The Playbook:

The Tomahawk Debate: Left Foot or Right?

sent by
Adam Falla
   |   
March 6, 2026

Happy Friday!  I hope you’re gearing up for a great hockey weekend, getting started with this week’s Playbook.

It’s been a very fun week for hockey fans, getting to see all the World Cup Qualifiers and more games from countries we don’t always get a lot of coverage of.  I’ve been enjoying seeing more of the Egyptian Men, the Chilean women, the French and the Japanese teams.  It’s awesome watching such a high level of play by athletes from non-traditional hockey powers.

Loads of great goals of course but a couple of really outstanding Tomahawk (reverse side) shots caught my eye and made me re-examine a debate i’ve participated in a few times.

Should you hit a Tomahawk off your left or your right foot?

I’ll spoil the punchline, as with so many of these debates - the correct answer is likely…”it depends”.  Ok, if that’s the case — what does it depend on and why?  This is what I’ll spend a little time digging into today.

....................

Continue the hockey newsletter piece on hitting a Tomahawk off the left or right foot, starting right after its last sentence. The entries that follow come from a separate source.

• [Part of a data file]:

....................

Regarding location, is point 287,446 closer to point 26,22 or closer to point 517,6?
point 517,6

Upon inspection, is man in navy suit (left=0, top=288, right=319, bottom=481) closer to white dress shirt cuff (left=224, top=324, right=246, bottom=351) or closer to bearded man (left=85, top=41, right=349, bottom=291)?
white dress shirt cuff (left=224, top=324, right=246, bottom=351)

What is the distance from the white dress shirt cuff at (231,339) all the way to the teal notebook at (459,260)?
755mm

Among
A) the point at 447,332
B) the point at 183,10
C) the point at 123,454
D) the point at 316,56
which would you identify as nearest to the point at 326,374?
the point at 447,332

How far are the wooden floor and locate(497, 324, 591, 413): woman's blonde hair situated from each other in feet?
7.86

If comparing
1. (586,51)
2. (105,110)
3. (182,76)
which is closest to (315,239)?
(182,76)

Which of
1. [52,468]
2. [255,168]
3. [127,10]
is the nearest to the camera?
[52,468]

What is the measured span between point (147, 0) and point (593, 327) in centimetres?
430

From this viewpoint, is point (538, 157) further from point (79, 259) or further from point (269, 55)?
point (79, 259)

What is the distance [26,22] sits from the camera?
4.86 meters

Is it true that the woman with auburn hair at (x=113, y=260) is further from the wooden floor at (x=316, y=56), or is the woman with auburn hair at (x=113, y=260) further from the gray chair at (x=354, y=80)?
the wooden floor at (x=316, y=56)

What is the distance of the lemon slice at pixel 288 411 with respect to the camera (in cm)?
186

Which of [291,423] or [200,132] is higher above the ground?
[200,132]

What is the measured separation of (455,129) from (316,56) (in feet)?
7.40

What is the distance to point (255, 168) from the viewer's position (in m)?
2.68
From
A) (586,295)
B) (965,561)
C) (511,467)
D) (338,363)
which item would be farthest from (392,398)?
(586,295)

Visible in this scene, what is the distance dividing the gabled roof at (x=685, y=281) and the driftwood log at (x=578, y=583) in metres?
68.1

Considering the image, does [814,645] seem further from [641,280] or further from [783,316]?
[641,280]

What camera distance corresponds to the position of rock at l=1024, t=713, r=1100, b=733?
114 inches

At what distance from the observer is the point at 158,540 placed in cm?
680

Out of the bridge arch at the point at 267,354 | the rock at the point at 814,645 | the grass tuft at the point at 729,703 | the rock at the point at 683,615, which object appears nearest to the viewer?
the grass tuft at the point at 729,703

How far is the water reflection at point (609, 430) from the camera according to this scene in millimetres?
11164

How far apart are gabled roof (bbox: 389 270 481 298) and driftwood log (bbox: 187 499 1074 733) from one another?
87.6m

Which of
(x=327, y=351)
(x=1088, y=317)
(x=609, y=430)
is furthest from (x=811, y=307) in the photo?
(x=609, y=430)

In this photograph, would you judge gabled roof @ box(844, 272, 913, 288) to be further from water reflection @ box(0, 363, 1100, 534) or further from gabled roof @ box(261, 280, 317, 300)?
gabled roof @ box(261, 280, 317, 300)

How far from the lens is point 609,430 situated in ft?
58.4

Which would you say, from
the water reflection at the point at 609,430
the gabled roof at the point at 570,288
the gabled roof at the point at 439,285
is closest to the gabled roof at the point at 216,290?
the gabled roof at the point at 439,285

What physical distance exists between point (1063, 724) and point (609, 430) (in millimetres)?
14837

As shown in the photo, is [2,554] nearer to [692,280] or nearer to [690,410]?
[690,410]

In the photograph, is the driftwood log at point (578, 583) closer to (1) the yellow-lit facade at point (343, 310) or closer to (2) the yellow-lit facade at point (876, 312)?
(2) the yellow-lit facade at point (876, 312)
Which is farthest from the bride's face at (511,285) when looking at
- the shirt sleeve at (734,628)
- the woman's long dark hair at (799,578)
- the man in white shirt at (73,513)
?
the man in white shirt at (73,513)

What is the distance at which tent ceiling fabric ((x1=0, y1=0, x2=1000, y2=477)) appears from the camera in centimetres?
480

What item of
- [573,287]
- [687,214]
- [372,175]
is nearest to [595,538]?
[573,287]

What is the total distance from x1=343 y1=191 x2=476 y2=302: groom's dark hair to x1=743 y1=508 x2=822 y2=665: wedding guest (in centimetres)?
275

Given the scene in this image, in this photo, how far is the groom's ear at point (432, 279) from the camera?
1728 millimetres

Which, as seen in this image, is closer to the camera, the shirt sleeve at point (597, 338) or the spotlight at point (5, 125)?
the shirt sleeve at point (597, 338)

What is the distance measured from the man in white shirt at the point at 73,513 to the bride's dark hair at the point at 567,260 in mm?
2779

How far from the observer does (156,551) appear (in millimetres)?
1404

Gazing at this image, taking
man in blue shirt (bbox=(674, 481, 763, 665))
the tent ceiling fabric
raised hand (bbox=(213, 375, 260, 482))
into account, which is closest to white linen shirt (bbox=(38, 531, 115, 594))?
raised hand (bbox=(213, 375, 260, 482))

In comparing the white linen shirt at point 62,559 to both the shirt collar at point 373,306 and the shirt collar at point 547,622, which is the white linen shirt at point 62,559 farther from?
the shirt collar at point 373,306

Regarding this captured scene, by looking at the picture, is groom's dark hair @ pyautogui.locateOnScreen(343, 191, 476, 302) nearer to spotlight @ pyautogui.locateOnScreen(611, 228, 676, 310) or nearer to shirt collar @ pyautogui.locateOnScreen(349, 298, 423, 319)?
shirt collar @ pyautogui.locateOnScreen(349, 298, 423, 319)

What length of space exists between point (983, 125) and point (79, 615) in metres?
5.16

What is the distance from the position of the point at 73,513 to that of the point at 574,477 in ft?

....................

• [Written reply]:
The Right Foot

Ok so my co-founder Ross Gilham-Jones recently released a very detailed tutorial on perfecting your technique and all his teaching here focused on hitting off the right foot.

Now, he has very good reasons for this.

Power is mostly created by rotation.  The more rotation you can generate on your backswing, separating the movement of your shoulders & upper body from your hips, the more power you can generate.  This is the same underlying biomechanical theory that we see in a Golf swing or hitting a tennis shot.

Because the Tomahawk swing moves anti-clockwise around our body, you can generate more rotation from a split stance with the right foot in front than if the stance is reversed.

Elite power and ball speed is a very reliable way to beat the Goalkeeper. So when choosing which foot to hit off, optimizing for more rotation and more power is a good choice.

The Left Foot

So what?  I hear you ask, is the reason for hitting off your left foot?   Well this is where some of the goals I saw this week come in.  Let’s have a watch.

Goal One: Ryoma Ooka for Japan
Goal Two: Benjamin Marqué for France

These are both spectacular goals, and they are using a noticeable different technique to our tutorial video.  In both cases, the ball is much further behind the player and the players’ weight is back on their left foot rather than their right.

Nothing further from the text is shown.